En s’éloignant, l’ambiance change et des pavillons apparaissent. Plus loin encore, les maisons familiales sont remplacées par des ranchs et des réserves d’indiens, transformant les paysages en décors cinématographiques.

Elsa & Johanna - Beyond the Shadows
Elsa & Johanna – Beyond the Shadows

À chaque nouvel endroit, Elsa & Johanna posent leur valises et se demandent qui pourrait habiter ici, quelles histoires pourraient se cacher derrière chaque porte. Elles reconstituent des personnages qui semblent pouvoir exister dans ce lieu.

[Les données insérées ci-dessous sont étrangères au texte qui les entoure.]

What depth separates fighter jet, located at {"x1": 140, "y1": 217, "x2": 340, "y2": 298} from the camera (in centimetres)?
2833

Elsa & Johanna - Beyond the Shadows
Elsa & Johanna – Beyond the Shadows

Pour développer l’identité de leurs personnages, elles imaginent les relations qu’ils entretiennent. S’entendent-ils bien ? Ou sont-ils en train de se disputer ?

Elsa & Johanna - Beyond the Shadows
Elsa & Johanna – Beyond the Shadows

Le projet aboutit en 2018 au livre Beyond the Shadows, composé de 84 images et publié aux éditions H2L2.

Palace Odyssée (2020)

Palace Odyssée est un projet réalisé à l’invitation du Palais de la Découverte, le musée scientifique situé à Paris.

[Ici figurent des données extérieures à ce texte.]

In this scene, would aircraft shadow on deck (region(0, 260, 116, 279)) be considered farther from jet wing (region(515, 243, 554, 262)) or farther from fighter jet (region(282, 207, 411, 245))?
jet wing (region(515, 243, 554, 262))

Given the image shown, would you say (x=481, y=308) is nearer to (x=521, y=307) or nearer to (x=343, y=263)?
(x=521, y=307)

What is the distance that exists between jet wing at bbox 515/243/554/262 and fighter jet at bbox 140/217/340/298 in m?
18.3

Elsa & Johanna - Palace Odyssée
Elsa & Johanna – Palace Odyssée

Elsa & Johanna s’approprient le lieu pendant plusieurs semaines pour y incarner une variété de personnages, de visiteurs anonymes aux travailleurs du musée, à travers des mises en scène colorées.

The Timeless Story of Moormerland (2022)

Dans The Timeless Story of Moormerland, Elsa & Johanna nous racontent l’histoire éternelle de Moormerland, un petit village perdu au fin fond de l’Allemagne.

Elsa & Johanna - The Timeless Story of Moormerland
Elsa & Johanna – The Timeless Story of Moormerland

Le duo poursuit leurs mises en scène en puisant cette fois leurs inspirations dans la photo de famille.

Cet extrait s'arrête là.